> [List of tasks]
1/ Edit the article on personhood in North Dakota: write out the part that begins at the words "With the defeat" and stops after "before the voters.", changing "Incumbent" to "Sitting".
2/ Pick up the article about the North Dakota personhood push after its final paragraph and keep writing it.

Personhood one step closer in North Dakota

by Peter Grady –

 

With the defeat of a state senator who personally killed personhood measures in South Dakota, supporters now say lawmakers will aggressively pursue the measure during the next legislative session.

 

Incumbent state Senator Curtis Olafson (R), who personally killed personhood proposals in 2009 and 2011, lost his bid for re-election this week. Keith Mason, president of Personhood USA says the election means the way is now cleared to get the measure before the voters.

 

The legislature will do the amending. Now the citizens can refer it to the ballot, so we would expect Planned Parenthood and company to actually refer it to the ballot similar to what they did in South Dakota,” he comments. “We’re just beginning the battle. It could go one of many ways, but we won’t stop fighting until every child’s protected by love and by law.”

 

Mason said if the measure ever comes before the voters he is confident it will pass.

 

The 2011 Defense of Human Life Act passed the North Dakota House with a large margin on a  68-25 vote and by receiving a “do pass” recommendation from the Senate Judiciary Committee by a 5-1 margin. The bill defined a human being as “an individual member of the species homo sapiens at every stage of development” and “person,” as used in state law, to “include all human beings.”

 

The Personhood movement is based on a statement by Supreme Court Justice Blackmun who wrote the majority opinion for Roe v. Wade, the landmark decision that paved the way for abortion on demand. In his opinion, Blackmun said if the personhood of a fetus is ever established, it would pave the way for reversal of the court’s decision.

 

Personhood initiatives have been before the voters in several states, however Planned Parenthood, founded by eugenicist Margaret Sanger and the nation’s largest abortion provider often spends millions of dollars to defeat these measures.

> [Recorded information]
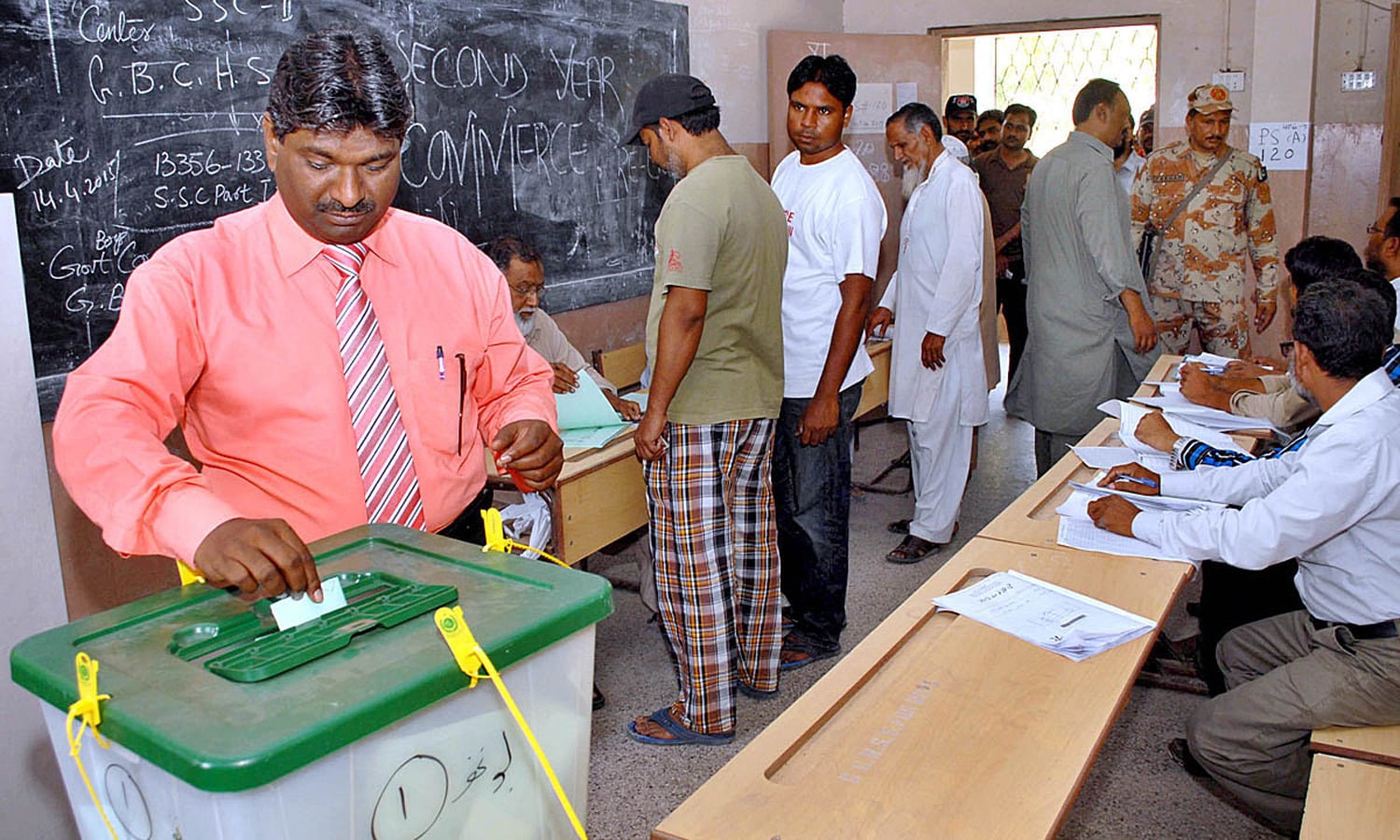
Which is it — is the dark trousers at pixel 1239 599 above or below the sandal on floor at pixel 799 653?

> [Responses for each task]
1/
With the defeat of a state senator who personally killed personhood measures in South Dakota, supporters now say lawmakers will aggressively pursue the measure during the next legislative session.

 

Sitting state Senator Curtis Olafson (R), who personally killed personhood proposals in 2009 and 2011, lost his bid for re-election this week. Keith Mason, president of Personhood USA says the election means the way is now cleared to get the measure before the voters.

2/
 

For instance, in Mississippi, Planned Parenthood Action Fund in New York contributed $209,000, while Planned Parenthood Federation of America in New York donated $524,000 to defeat the personhood amendment.

 

Planned Parenthood affiliates in Georgia, Wisconsin, North Carolina, California, Illinois, Tennessee, Massachusetts, Ohio, Michigan, Minnesota, Washington, Florida, Utah, Pennsylvania and Texas all contributed to defeating the initiative.

 

Planned Parenthood receives over $1 billion a year from abortion and abortion-related services. The organization also receives over $350 million annually from taxpayers.

 

While Planned Parenthood’s spending money to defeat personhood amendments is understandable, given that the legislation will result in lost revenue for the organization as fewer abortions will be performed, “gay” organizations also worked aggressively against the measure.

 

The day after the vote in Mississippi, the National Gay and Lesbian Task Force Action Fund issued an announcement admitting it sent activists to Jackson, Mississippi to help “stand in solidarity” with Planned Parenthood and other abortion opponents by manning a phone bank.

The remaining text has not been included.